Bangerter Käthi · Nationalrat · 2001-06-05
Bangerter Käthi · Nationalrat · Bern · Freisinnig-demokratische Fraktion · 2001-06-05
Wortprotokoll
Die Schweiz gilt als beispielhaft für das friedliche Zusammenleben von sprachlichen, religiösen und kulturell verschiedenen Bevölkerungsgruppen. Deshalb war es auch richtig, dass unser Land die Rahmenkonvention des Europarates zum Schutz nationaler Minderheiten vor etwas mehr als zwei Jahren ratifizierte. Die IAO-Konvention Nr. 169, um die es hier geht, beinhaltet andere, viel weiter gehende Vorschriften. Hier geht es um ein Übereinkommen über eingeborene und in Stämmen lebende Völker in unabhängigen Ländern. Es geht um indigene Bevölkerungsgruppen. Es ist unbestreitbar richtig, dass die indigenen Völker auch Grundrechte haben wie das Recht auf eigenes Territorium, eigene Lebensweise, Kultur und Sprache. Diese Grundrechte sind selbstverständliche Menschenrechte, und unsere Aussenpolitik und unsere Entwicklungshilfe haben auf die Gewährung dieser Grundrechte, wo immer auf die Existenz indigener Völker gestossen wird, zu achten und entsprechend aufmerksam zu machen.
Ich unterstütze das Ziel im Handeln, in Taten. Jedoch kann ich der Ratifizierung nach aufmerksamem Lesen aller 44 Artikel nicht zustimmen, und dies aus folgenden Gründen: Die Eigenschaft, eine eingeborene Gruppe zu sein, kann von jeder Gruppe in einem solchen Sinn definiert werden. Denn Artikel 2 des Übereinkommens postuliert: "Das Gefühl der Eingeborenen- oder Stammeszugehörigkeit ist als ein grundlegendes Kriterium für die Bestimmung der Gruppen anzusehen, auf die die Bestimmungen dieses Übereinkommens Anwendung finden." Somit stellt sich für die Schweiz die Frage, ob sich die Fahrenden als Stammesvolk fühlen und sich dann gemäss Artikel 2 auf dieses Übereinkommen berufen können, wobei sich die Stammeszugehörigkeit bei den Fahrenden nicht unbedingt auf die schweizerische Nationalität beschränkt.
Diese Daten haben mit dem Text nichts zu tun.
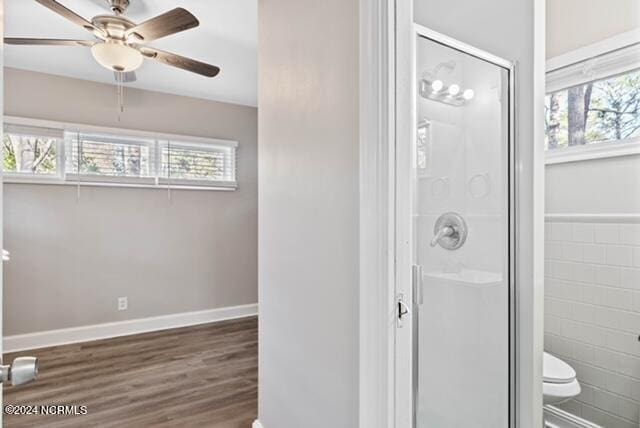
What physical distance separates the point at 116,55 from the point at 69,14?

Diese Stammeszugehörigkeit kann verschiedene Nationalitäten umfassen. In einem solchen Fall der Anrufung der ratifizierten Konvention Nr. 169 durch die Fahrenden hätten wir unser föderalistisches Rechtssystem, das auch die Kantone und die Gemeinden betrifft, anzupassen; z. B. im Rechtsschutz, im Konsultationsrecht, bei der Ausrüstung der Anhalteplätze, bei der Ausübung und den Bedingungen bei der Beschäftigung, beim Recht auf Ausbildung usw. Es käme zu Schwierigkeiten mit den traditionell aufgeteilten Kompetenzen zwischen Bund, Kantonen und Gemeinden.
Sollte die Stammeszugehörigkeit von Schweizer Fahrenden tatsächlich auch andere Nationalitäten umfassen, käme Artikel 32 zur Anwendung. Dieser postuliert, dass die Regierungen mittels internationaler Vereinbarungen geeignete Massnahmen zu ergreifen haben, um grenzüberschreitende Kontakte und grenzüberschreitende Zusammenarbeit zwischen Eingeborenen und in Stämmen lebenden Völkern zu erleichtern, auch Tätigkeiten im wirtschaftlichen, sozialen, kulturellen und geistigen Bereich sowie im Umweltbereich.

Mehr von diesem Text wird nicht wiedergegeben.